DIRECTIVE ::
Begin at the line below that contains "Examining this image, does". Repeat it and all remaining lines of the records exactly.

___ EXTRACTED INFORMATION ___

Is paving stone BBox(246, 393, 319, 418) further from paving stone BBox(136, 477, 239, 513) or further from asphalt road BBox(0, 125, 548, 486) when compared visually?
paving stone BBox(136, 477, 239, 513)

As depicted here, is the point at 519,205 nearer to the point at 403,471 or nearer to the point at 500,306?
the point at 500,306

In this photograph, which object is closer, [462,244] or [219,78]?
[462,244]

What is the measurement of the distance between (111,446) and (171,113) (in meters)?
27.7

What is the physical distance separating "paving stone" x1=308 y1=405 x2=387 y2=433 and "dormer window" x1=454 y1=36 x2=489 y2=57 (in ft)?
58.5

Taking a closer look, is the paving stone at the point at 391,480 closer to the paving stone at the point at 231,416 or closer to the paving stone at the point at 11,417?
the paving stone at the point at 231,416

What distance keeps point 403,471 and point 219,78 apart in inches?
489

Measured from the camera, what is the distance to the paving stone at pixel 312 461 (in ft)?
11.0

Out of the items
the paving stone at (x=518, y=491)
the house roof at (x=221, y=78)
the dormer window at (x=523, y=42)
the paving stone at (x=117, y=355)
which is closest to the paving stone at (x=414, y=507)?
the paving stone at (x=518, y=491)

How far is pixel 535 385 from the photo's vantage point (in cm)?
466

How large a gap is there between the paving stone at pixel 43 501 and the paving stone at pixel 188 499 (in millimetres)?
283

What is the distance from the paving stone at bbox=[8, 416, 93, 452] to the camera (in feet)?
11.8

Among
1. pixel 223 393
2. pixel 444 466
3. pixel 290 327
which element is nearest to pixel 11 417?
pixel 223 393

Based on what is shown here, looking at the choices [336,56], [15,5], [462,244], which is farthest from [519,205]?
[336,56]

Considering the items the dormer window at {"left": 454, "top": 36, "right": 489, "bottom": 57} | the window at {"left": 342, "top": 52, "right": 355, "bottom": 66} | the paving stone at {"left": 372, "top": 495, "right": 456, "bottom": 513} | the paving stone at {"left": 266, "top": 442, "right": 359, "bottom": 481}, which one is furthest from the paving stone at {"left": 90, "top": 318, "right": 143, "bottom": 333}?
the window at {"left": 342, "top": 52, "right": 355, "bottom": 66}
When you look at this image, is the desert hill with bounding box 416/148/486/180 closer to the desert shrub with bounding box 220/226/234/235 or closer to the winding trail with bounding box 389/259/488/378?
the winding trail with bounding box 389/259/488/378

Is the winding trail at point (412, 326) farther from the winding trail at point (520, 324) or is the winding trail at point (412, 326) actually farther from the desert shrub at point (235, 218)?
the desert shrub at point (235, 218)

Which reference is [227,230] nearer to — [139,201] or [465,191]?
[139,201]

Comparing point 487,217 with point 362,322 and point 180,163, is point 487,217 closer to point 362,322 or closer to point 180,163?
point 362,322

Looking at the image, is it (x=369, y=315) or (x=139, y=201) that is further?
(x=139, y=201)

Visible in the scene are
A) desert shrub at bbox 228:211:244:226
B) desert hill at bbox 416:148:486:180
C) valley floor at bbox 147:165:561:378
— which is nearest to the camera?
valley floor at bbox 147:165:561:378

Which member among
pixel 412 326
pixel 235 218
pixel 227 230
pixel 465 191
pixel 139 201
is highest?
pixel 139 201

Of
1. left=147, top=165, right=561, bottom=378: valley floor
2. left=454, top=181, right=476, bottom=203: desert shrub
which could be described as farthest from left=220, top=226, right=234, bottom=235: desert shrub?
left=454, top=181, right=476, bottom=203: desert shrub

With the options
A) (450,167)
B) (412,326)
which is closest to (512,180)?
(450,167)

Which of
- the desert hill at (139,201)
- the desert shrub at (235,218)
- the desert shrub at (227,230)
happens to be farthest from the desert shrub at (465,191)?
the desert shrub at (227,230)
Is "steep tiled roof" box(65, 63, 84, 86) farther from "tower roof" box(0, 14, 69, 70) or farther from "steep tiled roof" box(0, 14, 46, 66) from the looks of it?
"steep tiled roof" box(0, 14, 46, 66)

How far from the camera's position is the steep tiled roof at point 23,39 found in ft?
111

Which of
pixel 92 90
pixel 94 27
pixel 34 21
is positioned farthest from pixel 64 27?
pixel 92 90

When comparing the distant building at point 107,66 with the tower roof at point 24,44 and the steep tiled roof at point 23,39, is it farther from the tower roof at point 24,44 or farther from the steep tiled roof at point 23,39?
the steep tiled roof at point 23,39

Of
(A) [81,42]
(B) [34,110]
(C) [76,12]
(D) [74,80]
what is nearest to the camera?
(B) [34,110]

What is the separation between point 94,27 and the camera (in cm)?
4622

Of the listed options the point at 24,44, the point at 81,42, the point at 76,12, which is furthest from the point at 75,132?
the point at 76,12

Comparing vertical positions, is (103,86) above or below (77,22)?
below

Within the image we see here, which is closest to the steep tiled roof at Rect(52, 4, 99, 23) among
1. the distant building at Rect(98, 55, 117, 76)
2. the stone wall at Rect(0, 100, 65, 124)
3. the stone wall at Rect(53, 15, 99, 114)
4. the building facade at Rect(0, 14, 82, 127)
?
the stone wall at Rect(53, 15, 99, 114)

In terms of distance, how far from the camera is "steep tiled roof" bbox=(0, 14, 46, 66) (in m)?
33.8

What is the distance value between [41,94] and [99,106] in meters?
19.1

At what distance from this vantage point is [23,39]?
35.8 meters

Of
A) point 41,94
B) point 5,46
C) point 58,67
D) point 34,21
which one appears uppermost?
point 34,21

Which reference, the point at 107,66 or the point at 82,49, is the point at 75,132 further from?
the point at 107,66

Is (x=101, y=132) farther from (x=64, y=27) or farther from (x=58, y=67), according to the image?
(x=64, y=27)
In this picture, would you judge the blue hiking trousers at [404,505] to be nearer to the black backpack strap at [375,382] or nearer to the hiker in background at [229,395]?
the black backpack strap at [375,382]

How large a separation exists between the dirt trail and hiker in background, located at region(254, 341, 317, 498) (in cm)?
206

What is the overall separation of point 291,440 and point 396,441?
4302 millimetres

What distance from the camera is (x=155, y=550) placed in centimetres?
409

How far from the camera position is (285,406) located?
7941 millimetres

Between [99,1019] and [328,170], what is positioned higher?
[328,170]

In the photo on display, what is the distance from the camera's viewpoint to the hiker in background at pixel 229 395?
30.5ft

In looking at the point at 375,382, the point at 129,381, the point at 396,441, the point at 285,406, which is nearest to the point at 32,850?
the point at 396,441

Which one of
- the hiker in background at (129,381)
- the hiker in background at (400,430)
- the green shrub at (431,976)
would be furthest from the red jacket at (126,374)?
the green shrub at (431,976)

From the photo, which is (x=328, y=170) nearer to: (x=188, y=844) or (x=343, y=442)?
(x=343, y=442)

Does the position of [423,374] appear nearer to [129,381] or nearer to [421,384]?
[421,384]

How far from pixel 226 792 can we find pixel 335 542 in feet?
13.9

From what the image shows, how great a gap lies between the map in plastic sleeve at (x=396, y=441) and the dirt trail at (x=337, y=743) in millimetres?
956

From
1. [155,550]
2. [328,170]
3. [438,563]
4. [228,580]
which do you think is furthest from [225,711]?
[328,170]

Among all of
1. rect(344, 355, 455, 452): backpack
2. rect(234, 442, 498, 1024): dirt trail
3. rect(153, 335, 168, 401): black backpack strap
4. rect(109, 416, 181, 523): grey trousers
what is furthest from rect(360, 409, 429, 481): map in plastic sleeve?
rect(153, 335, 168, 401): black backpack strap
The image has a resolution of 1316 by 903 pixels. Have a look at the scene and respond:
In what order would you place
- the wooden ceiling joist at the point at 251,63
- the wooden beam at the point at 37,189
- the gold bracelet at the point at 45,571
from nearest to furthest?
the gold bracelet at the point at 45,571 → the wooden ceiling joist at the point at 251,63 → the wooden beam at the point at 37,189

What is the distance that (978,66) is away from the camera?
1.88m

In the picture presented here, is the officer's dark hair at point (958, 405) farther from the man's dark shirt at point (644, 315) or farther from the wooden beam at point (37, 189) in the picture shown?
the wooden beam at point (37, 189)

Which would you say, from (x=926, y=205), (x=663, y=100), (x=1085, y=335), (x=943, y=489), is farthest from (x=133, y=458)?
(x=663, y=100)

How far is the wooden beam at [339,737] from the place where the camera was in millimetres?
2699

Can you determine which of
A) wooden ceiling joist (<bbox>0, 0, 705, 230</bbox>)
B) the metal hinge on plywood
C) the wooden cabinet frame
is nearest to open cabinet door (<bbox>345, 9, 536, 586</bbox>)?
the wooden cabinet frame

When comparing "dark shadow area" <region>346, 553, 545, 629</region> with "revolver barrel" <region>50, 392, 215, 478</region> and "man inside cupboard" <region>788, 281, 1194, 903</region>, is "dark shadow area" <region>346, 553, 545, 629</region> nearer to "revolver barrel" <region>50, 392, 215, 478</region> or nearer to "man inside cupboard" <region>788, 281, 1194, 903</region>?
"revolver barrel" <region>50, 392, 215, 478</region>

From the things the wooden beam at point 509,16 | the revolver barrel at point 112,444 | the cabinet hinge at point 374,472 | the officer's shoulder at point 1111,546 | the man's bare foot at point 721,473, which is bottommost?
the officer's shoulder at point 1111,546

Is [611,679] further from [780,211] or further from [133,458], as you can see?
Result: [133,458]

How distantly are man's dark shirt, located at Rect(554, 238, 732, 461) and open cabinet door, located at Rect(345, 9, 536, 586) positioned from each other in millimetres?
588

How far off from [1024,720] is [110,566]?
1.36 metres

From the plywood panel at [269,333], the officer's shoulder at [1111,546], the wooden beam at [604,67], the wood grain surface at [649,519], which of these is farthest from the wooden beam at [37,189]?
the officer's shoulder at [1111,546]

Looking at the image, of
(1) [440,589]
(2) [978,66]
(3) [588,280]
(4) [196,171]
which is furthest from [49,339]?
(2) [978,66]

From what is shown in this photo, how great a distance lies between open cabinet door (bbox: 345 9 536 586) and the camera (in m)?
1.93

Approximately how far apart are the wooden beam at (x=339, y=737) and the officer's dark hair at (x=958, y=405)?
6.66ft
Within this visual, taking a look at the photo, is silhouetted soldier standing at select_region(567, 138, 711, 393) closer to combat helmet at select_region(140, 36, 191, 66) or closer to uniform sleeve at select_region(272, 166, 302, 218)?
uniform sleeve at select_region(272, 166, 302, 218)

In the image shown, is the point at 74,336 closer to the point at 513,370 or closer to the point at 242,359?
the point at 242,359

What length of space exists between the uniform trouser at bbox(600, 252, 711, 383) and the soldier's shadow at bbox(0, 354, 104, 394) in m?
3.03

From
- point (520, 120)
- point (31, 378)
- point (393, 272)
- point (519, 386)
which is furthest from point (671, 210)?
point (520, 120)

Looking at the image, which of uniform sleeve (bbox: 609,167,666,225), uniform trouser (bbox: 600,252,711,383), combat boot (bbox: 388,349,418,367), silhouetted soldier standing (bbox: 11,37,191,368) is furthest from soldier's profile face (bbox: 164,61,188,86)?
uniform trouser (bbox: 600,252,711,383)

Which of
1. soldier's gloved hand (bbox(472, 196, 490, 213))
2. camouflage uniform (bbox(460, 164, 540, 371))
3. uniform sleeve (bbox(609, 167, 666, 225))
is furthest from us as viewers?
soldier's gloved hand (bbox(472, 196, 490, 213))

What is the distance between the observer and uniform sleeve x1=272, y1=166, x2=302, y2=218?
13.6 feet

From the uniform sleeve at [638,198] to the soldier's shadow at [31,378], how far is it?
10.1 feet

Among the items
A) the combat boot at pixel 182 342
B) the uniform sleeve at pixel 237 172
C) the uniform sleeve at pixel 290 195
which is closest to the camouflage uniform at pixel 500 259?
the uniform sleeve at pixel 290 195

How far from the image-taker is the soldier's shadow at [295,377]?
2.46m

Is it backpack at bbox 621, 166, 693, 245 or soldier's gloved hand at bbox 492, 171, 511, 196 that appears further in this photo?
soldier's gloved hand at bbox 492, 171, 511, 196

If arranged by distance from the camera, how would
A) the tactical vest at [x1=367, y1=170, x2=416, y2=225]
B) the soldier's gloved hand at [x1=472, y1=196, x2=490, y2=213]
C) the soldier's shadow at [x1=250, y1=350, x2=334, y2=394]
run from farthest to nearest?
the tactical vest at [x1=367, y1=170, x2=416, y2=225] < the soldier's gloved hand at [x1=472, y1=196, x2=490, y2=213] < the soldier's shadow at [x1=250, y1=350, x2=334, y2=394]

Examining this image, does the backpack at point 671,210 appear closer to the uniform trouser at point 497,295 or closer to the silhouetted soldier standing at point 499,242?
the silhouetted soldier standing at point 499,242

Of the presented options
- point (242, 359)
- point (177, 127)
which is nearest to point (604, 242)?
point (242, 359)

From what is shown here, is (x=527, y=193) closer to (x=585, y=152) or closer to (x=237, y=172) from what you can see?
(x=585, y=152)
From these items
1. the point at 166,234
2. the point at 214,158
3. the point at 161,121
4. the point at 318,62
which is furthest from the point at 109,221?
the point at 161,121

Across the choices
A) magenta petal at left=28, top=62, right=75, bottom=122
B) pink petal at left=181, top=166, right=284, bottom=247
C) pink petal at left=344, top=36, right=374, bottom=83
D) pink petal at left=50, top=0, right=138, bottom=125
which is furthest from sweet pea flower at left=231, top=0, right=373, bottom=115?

___

FULL ANSWER ::
Examining this image, does the backpack at point 671,210 appear closer to the uniform trouser at point 497,295 or closer to the silhouetted soldier standing at point 499,242?
the silhouetted soldier standing at point 499,242

Of the presented options
- point (242, 359)
- point (177, 127)
which is nearest to point (604, 242)?
point (242, 359)

From what is shown here, is (x=527, y=193) closer to (x=585, y=152) or closer to (x=237, y=172) from what you can see?
(x=585, y=152)
From these items
1. the point at 166,234
2. the point at 214,158
3. the point at 161,121
4. the point at 318,62
which is furthest from the point at 109,221?
the point at 161,121

Across the choices
A) magenta petal at left=28, top=62, right=75, bottom=122
B) pink petal at left=181, top=166, right=284, bottom=247
C) pink petal at left=344, top=36, right=374, bottom=83
D) pink petal at left=50, top=0, right=138, bottom=125
which is furthest from sweet pea flower at left=231, top=0, right=373, bottom=115?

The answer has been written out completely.